Start of Source document

The hotel chain has launched an investigation after malware was found in point-of-sale systems across its 4,500 hotels.
However, it declined to reveal how many of its UK properties had been targeted.
Guests who used a payment card in a Hilton hotel between 21 April and 27 July this year or from 18 November to 5 December last year are being advised to check their bank statements.
Hackers may have had access to cardholder names, payment card numbers, security codes and expiration dates, but no addresses or personal identification numbers (PINs).
The announcement comes just days after Starwood Hotels & Resorts announced 54 of its North American hotels had been infected with malware designed to steal payment card data.
The chain, which was recently bought by Marriott International, said its payment systems had been affected for a varying period between November 2014 and October 2015.
In October the Trump Hotel Collection warned customers it may have been subject to a similar breach between May 2014 and June 2015, though it is not clear if the hotels were targeted in a co-ordinated attack.
Ryan Wilk, director at cyber security firm NuData Security, warned that the wider hotel industry was at risk from similar malware.

End of Source document
Start of Entries provided

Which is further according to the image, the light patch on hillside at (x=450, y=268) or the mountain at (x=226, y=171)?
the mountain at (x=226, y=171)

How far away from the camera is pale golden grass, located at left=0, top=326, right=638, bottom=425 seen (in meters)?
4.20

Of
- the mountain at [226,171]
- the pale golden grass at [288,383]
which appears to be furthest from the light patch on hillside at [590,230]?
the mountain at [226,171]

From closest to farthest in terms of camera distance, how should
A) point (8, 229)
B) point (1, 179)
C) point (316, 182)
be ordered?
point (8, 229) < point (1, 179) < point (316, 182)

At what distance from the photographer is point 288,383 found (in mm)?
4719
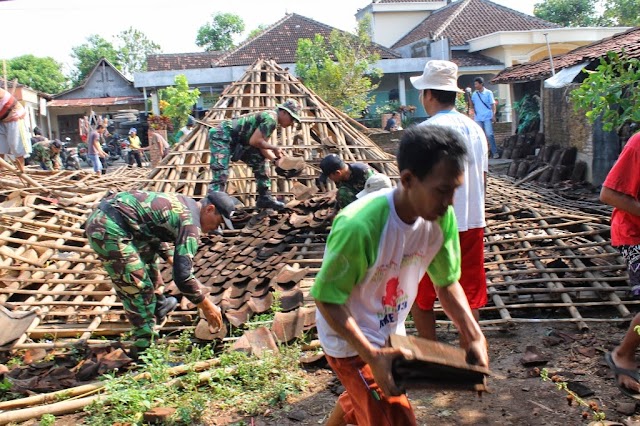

End of Entries provided

• [To do]:
- A) According to the article on the Hilton malware breach, what types of payment card information might hackers have been able to access?
- B) In one to three sentences, explain why the article on the Hilton malware breach says guests who paid by card during certain periods should check their bank statements.
- C) Continue the article on the Hilton malware breach, starting after its last sentence.

• [Task-by-task outputs]:
- A) Cardholder names, payment card numbers, security codes and expiration dates.

- B) Malware was found in the point-of-sale systems of the chain's hotels, so guests who used a payment card between 21 April and 27 July this year or from 18 November to 5 December last year may have had their cardholder names, card numbers, security codes and expiration dates exposed to hackers.

- C)
“While we can’t know for sure what hackers long-term plans are, it does seem credible that they are targeting specific industries that likely have the same exploits in order to maximise their efforts before moving on to the next industry,” said Wilk.
He added that the hotel sector needed to up its ‘collective game’ and card breaches should not be considered ‘an unavoidable cost of doing business in the digital age’.
”Once they get the card numbers, hackers then sell them on the Dark Web, use them directly in credit card cycling scams, or tie them to other data leaks to create full personas ripe for identity theft or fraudulent account creation," he said.
“If the information is out there, it’s only a matter of time before it’s tested and used.”
Hilton Worldwide said in a statement that it was ‘strongly committed’ to protecting guests privacy and regretted ‘any inconvenience this may have caused customers’.